== Exercise details ==
In the text on number definitions, what method does it suggest for finding the greatest common divisor of two numbers?

*** Passage to read ***

Date: 9/11/96 at 18:21:42
From: F. Fitzpatrick
Subject: Definitions: Relatively Prime, Proper Factor

What does it mean to be relatively prime?
What is a proper factor?


Date: 9/11/96 at 19:18:36
From: Doctor Tom
Subject: Re: Definitions: Relatively Prime, Proper Factor

Two integers are relatively prime if the largest divisor they
have in common is one.

For example, 8 and 12 are NOT relatively prime, because the
number 4 divides evenly into both of them.

The numbers 35 and 27 are relatively prime since no number
larger than 1 goes evenly into both.

To find out if two numbers are relatively prime, you can use
"Euclid's Algorithm" to find their greatest common divisor (GCD).
If the GCD is equal to 1, the numbers are relatively prime.

Look up GCD or Euclid's algorithm in any elementary book on
number theory.


>What is a proper factor?

A proper factor is a factor other than 1 or the number.
[Ed note: see below.]

For example, the numbers that divide evenly into 12 include:  
1, 2, 3, 4, 6, and 12.  They are all factors of 12 but only 
2, 3, 4, and 6 are proper factors.

*** Entries supplied ***

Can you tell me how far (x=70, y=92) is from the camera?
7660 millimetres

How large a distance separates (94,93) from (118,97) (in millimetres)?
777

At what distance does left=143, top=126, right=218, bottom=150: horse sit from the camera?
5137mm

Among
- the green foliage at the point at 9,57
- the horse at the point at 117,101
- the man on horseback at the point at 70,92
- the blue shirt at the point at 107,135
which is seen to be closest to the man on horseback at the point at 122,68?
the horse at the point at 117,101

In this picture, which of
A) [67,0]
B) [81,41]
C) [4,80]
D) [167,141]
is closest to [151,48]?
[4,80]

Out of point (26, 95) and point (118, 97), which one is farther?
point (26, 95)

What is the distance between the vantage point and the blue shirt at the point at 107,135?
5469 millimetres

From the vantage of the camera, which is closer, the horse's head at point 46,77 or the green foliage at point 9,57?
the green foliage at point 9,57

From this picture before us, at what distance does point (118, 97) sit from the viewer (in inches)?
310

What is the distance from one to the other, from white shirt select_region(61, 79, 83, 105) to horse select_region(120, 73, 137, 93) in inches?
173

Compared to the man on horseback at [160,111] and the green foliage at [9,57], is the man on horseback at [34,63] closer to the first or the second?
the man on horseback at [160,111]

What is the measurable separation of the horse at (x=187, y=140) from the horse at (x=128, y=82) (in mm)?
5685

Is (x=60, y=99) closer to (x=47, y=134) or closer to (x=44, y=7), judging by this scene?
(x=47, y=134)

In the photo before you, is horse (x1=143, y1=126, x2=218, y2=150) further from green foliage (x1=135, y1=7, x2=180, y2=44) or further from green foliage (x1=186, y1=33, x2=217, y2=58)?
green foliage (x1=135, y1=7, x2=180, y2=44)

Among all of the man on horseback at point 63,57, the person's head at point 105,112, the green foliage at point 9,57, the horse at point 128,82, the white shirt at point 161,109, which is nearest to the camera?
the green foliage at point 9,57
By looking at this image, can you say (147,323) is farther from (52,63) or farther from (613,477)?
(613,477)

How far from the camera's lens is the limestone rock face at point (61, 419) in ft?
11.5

***
*** Entries supplied ***

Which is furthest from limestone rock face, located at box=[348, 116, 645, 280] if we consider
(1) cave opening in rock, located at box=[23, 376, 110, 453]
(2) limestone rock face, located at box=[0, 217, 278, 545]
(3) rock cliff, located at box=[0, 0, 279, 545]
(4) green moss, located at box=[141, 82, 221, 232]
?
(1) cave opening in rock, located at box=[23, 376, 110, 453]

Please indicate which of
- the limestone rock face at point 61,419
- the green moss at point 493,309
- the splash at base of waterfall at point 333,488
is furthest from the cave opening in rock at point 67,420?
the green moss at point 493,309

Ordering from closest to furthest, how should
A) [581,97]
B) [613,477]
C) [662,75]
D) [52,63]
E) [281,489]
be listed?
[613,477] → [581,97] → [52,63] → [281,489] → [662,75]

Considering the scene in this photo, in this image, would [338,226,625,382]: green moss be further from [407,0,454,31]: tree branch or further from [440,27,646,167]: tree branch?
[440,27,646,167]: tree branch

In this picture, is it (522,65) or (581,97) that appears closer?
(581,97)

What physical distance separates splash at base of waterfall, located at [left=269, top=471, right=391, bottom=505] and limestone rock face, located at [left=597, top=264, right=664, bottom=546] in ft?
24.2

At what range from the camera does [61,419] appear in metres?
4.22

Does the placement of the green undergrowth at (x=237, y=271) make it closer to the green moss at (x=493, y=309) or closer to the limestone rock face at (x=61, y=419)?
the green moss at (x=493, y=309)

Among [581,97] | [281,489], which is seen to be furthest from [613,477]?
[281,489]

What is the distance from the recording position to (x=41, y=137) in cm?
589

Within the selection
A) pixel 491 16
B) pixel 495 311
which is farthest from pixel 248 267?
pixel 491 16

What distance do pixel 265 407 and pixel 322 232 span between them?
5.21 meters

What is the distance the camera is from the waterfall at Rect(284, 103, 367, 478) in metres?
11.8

***

== Result ==
Euclid's Algorithm.